EXERCISE PASSAGE:
- Opening Delimiter -

Internet livestreaming helps narrow education gap

Over the past 16 years, 72,000 students from 248 high schools in poverty-stricken areas have attended livestreaming classes simultaneously with one of the best high schools in the nation, the Chengdu No 7 High School.

Internet livestreaming helps narrow education gap

The livestream enables students with poor education resources to have classes, homework and exams simultaneously with mostly middle class peers in the renowned school in Chengdu, capital of Southwest China’s Sichuan province.

Wang Hongjie of EASTEDU, operator of the online school, said 88 of the 72,000 students got admission in Tsinghua and Peking universities, the two most prestigious universities in China. Most of the students went on to study in universities.

This is what was described in an article that went viral on WeChat on Thursday. Entitled “The screen that changes children’s destiny”, the article narrates how a reporter from China Youth Daily witnessed the schooling on the two ends of the livestream, the school in Chengdu and Luquan No 1 School in Yunnan province, nearly 1,000 kilometers away.

- Closing Delimiter -

EXERCISE SET:
- A) From the article on livestreaming classes, write out the part that opens with the words containing "Wang Hongjie of" and closes with "study in universities.".
- B) According to the article on livestreaming classes, how many of the 72,000 students were admitted to Tsinghua and Peking universities?
- C) Carry on the article on livestreaming classes from where it stops.

THE DATA:
- Opening Delimiter -

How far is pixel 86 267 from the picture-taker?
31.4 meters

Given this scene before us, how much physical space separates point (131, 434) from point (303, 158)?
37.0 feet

- Closing Delimiter -

TASK RESPONSES:
- A)
Wang Hongjie of EASTEDU, operator of the online school, said 88 of the 72,000 students got admission in Tsinghua and Peking universities, the two most prestigious universities in China. Most of the students went on to study in universities.

- B) 88

- C)
Ding Lei, the founder and CEO of NetEase, reposted the article in his WeChat Moments with a post promising that the company will allocate 100 million yuan to support more schools to join the online education mode, “making knowledge flow between classes”.

The practice of the Chengdu online school was praised by netizens. Sina Weibo user Sheng Jiao Niu Rou said: “I think this is where the value of the internet lies.”

As China’s first distance learning high school, the online school was founded in 2002 by Chengdu No 7 High School and Chengdu EASTEDU Sci-Tech Development Co Ltd.